The decision, issued Tuesday in the Delaware Court of Chancery, calls into question how Tesla's board plans to compensate Musk, a serial entrepreneur with an array of other business interests.
It also raises questions about whether his ties to his board are too close, and puts greater attention on Musk's personal wealth. Musk doesn't accept a salary from Tesla, and while in recent years he has ranked as the world's richest person, most of his assets are tied up in shares of his companies.
Tesla, as a publicly traded company, is a financial pillar of his business empire.
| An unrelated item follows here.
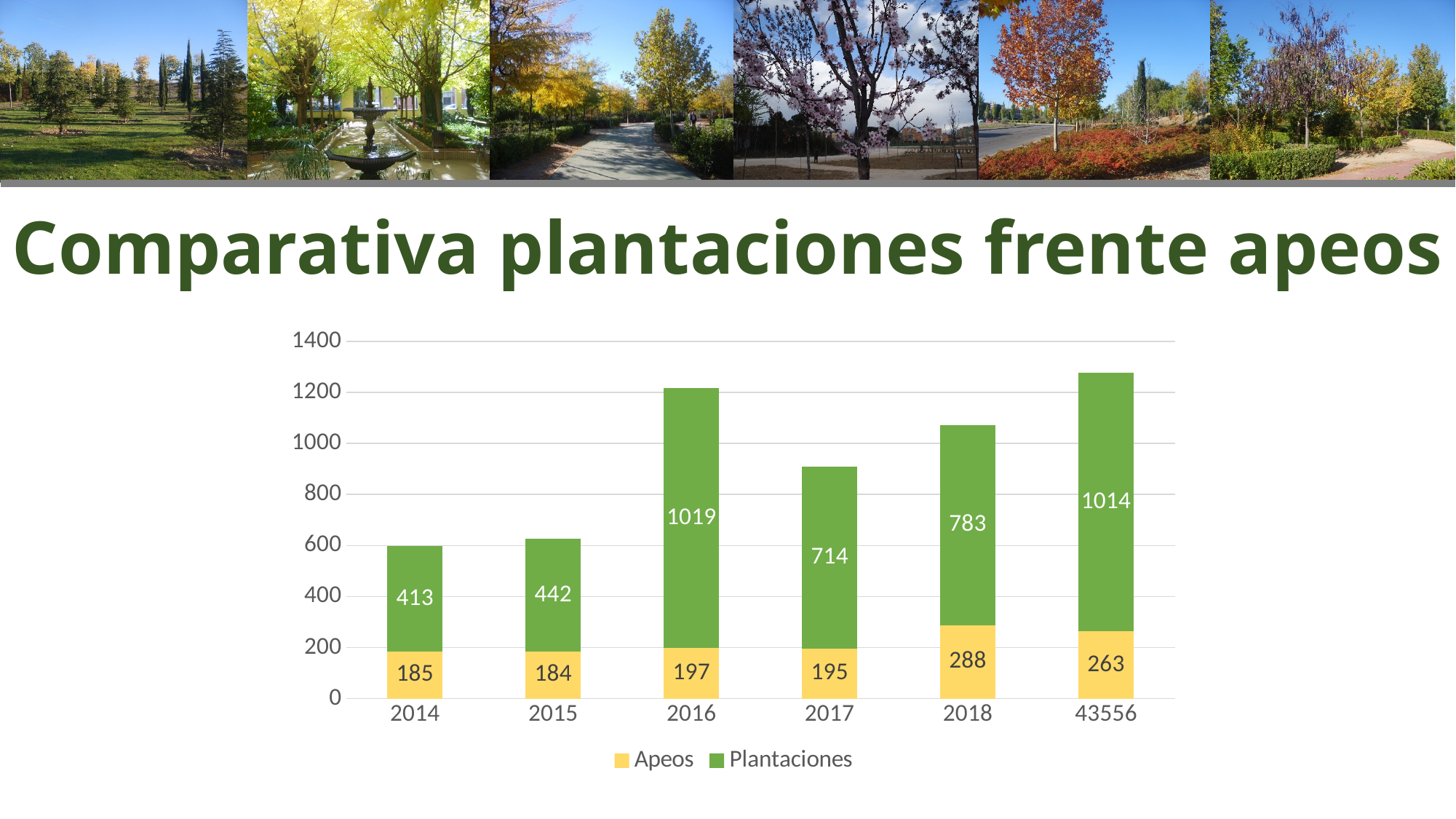
What kind of chart is shown on the slide? Stacked bar chart What is the Apeos value for 2018? 288 How many categories are shown on the x axis? 6 Which category has the highest Plantaciones value? 2016 What is the total of the stacked bar for 2017? 909 How many series does the legend list? 2 Which category has the lowest Apeos value? 2015 What is the Apeos value for 2014? 185 What is the difference between the Plantaciones values for 2018 and 2017? 69 What is the Plantaciones value for the category labelled 43556? 1014 Which is larger, the Apeos value for 2018 or the Apeos value for 43556? 2018 What is the Plantaciones value for 2016? 1019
Musk has also borrowed against his stake in the electric-car maker.
"The process leading to the approval of Musk's compensation plan was deeply flawed," Chancellor Kathaleen McCormick wrote in the opinion, citing Musk's "extensive ties" with board members who negotiated his most recent pay deal, which shareholders approved in 2018. The pay package was valued at a maximum of $55.8 billion, McCormick wrote.
"Musk was the paradigmatic 'Superstar CEO,' who held some of the most influential corporate positions (CEO, Chair, and founder), enjoyed thick ties with the directors tasked with negotiating on behalf of Tesla, and dominated the process that led to board approval of his compensation plan," she wrote. Tesla shares fell more than 2% in after-hours trading Tuesday.
The ruling could mean the electric-vehicle maker will have to draft a new compensation package for the chief executive, throwing into question how Musk, deeply tied to the automaker's early days, should be rewarded.